На другой день утром папа, Петя и Роман Лепот встали рано и стали загружать в автобус рюкзаки, палатки, клетки. Они выстроились в ряд от ворот до машины и по цепочке передавали вещи друг другу. Когда они закончили погрузку, папа отошёл на пять шагов, посмотрел на автобус и тяжко вздохнул. Загруженный почти до стёкол, автобус лаял, взвизгивал, подпрыгивал, шипел, плескался водой в аквариумах и скрёбся множеством лапок. Из окон торчали зонтики, сачки для бабочек и стрелы монгольского лука. Не верилось, что в автобус смогут ещё втиснуться мама, семеро детей и великий писатель Роман Лепот.

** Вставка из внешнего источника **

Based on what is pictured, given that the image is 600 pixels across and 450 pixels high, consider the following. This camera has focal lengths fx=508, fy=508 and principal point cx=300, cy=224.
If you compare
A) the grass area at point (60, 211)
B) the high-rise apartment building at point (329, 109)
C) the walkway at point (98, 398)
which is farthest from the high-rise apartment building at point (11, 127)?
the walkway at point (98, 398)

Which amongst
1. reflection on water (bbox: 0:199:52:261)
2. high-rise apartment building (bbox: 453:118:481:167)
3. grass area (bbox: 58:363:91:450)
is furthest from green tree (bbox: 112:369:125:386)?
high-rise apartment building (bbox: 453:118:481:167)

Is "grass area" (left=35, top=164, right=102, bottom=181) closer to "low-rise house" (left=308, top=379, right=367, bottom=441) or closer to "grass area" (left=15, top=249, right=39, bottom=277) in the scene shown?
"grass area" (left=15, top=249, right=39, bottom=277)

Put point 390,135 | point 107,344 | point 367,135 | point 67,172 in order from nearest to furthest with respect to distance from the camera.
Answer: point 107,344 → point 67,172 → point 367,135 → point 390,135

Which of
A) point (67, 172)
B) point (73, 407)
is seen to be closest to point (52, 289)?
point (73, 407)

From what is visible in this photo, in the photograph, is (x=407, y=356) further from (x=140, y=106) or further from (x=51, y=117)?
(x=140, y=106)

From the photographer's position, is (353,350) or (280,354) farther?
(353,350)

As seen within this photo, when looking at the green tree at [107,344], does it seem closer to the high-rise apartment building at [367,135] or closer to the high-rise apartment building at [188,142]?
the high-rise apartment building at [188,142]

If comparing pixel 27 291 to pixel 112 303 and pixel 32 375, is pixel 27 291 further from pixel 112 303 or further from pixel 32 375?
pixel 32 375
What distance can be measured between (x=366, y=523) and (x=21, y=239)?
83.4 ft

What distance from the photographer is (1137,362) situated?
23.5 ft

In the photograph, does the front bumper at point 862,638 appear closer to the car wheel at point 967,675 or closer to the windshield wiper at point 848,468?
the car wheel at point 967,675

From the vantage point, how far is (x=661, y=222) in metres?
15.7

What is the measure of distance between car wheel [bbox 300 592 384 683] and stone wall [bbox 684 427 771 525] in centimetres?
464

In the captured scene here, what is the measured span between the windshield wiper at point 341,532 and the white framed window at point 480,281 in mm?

– Есть только одна причина, по которой я сажусь за руль этого бешеного вагончика. Водительское место – единственное, где у тебя никто не будет прыгать на коленях! – сказал папа.

Катя успела застолбить себе почётное место рядом с водителем, однако сильно порадоваться не успела. Чтобы Кате не было очень просторно, мама положила ей в ноги две сумки с продуктами, матрас и пять свернутых одеял, которые захватила на всякий случай. Остальные дети и мама привычно загрузились назад, рассаживаясь между клетками и двумя визжащими собачками Вики, которые то облизывали всех, то визжали, то вываливали языки и от волнения часто-часто дышали.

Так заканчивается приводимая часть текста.